*Written instruction:* Return every line in the rows below that contains the word "centimetres", copied without changes.

━━━━━ Material for the task

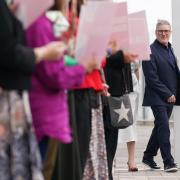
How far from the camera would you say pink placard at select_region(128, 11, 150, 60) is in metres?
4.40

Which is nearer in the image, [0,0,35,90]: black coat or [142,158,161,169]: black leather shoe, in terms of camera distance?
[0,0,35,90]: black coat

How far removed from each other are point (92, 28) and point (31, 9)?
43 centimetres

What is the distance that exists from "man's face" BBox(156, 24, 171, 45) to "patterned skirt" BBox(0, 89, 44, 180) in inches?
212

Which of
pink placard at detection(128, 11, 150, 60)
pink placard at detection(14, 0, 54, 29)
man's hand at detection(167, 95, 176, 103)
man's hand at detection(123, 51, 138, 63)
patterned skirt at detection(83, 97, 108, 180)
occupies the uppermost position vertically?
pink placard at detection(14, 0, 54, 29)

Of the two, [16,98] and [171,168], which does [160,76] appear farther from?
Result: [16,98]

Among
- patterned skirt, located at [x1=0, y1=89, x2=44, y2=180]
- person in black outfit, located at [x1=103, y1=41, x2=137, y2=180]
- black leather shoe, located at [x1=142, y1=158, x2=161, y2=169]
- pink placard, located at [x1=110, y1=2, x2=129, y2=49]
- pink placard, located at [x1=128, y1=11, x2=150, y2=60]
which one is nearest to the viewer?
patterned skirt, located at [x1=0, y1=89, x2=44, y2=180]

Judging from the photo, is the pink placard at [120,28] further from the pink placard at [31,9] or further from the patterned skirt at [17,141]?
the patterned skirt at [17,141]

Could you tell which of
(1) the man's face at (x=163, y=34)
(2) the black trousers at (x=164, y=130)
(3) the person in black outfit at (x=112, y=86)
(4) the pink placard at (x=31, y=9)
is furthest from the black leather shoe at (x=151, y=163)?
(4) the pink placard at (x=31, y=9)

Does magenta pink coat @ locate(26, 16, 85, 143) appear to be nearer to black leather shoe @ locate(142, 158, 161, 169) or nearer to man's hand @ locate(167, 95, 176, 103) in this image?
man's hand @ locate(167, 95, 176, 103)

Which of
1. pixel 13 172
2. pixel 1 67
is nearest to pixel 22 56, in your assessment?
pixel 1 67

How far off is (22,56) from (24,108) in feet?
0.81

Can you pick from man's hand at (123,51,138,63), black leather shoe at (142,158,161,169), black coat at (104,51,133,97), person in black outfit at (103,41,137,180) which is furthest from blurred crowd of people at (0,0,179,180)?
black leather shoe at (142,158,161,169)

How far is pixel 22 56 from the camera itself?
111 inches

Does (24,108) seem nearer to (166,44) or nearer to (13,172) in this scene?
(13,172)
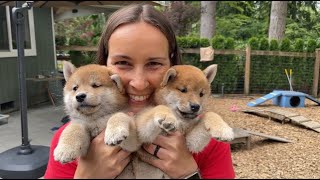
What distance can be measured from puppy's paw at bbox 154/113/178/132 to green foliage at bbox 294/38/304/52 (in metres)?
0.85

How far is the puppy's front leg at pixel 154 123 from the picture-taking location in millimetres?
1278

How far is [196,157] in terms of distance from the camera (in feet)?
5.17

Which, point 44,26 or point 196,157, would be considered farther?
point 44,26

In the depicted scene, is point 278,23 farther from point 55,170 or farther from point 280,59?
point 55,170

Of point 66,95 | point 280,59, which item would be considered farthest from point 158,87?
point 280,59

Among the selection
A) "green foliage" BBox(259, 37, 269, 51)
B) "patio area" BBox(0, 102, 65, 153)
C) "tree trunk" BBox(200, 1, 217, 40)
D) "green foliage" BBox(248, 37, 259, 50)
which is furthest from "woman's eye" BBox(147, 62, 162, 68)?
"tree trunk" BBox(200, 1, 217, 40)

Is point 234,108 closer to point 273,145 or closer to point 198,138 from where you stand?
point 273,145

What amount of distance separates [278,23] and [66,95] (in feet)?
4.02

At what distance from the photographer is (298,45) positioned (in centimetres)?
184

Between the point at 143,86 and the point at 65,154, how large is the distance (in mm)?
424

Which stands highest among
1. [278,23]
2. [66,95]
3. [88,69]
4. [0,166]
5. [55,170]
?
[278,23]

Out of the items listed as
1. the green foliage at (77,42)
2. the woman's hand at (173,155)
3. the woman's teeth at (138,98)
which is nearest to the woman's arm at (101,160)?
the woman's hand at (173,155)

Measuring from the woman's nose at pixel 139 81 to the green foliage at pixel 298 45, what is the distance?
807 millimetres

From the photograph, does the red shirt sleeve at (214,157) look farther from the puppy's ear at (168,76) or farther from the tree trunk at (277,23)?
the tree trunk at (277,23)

━━━━━━━━━━
━━━━━ Material for the task

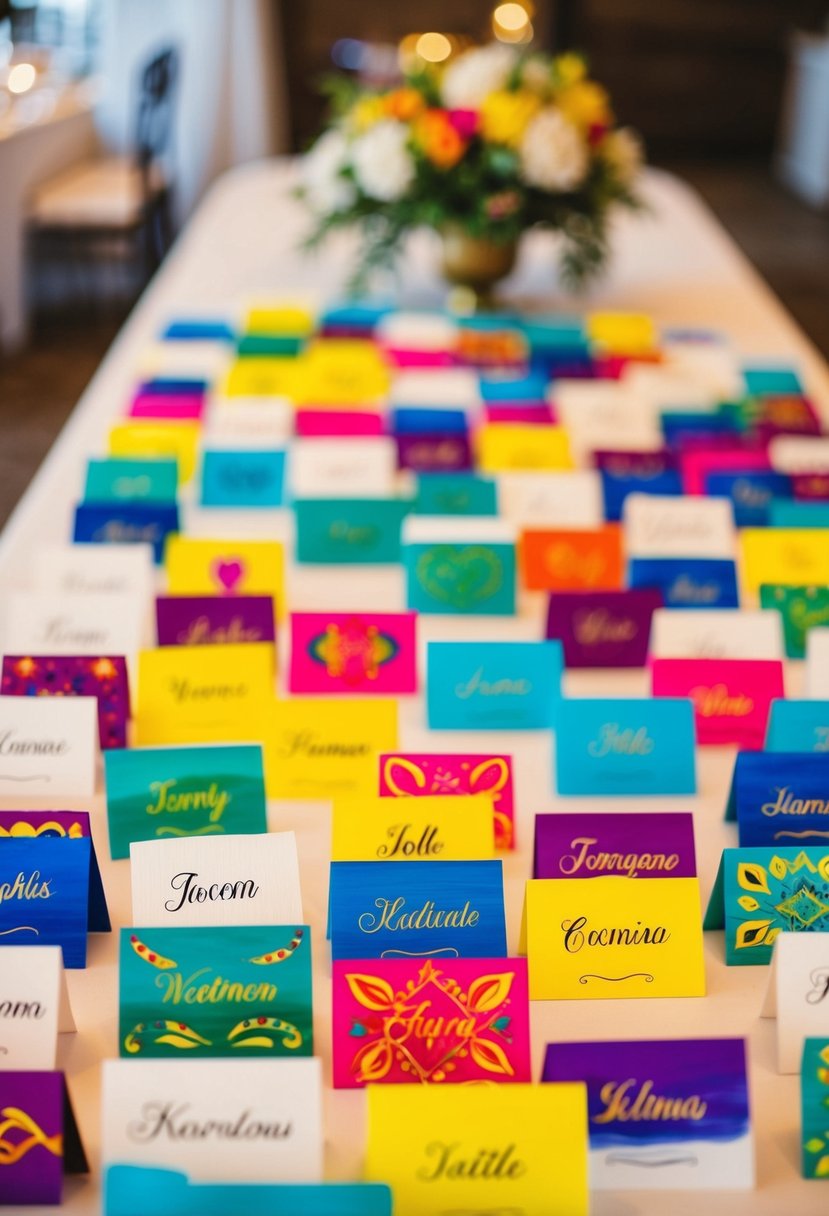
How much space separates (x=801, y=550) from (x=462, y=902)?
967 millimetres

━━━━━━━━━━
━━━━━ Material for the task

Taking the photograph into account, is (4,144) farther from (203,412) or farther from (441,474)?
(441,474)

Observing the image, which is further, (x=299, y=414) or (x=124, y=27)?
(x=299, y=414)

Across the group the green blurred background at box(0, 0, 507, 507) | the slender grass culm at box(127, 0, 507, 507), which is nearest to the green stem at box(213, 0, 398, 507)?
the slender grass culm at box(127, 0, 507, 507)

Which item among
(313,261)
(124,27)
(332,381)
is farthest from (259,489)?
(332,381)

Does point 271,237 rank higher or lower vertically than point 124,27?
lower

━━━━━━━━━━

*Response below:*
43 centimetres
At what distance from the photographer is (298,45) positioned (in centimetres)?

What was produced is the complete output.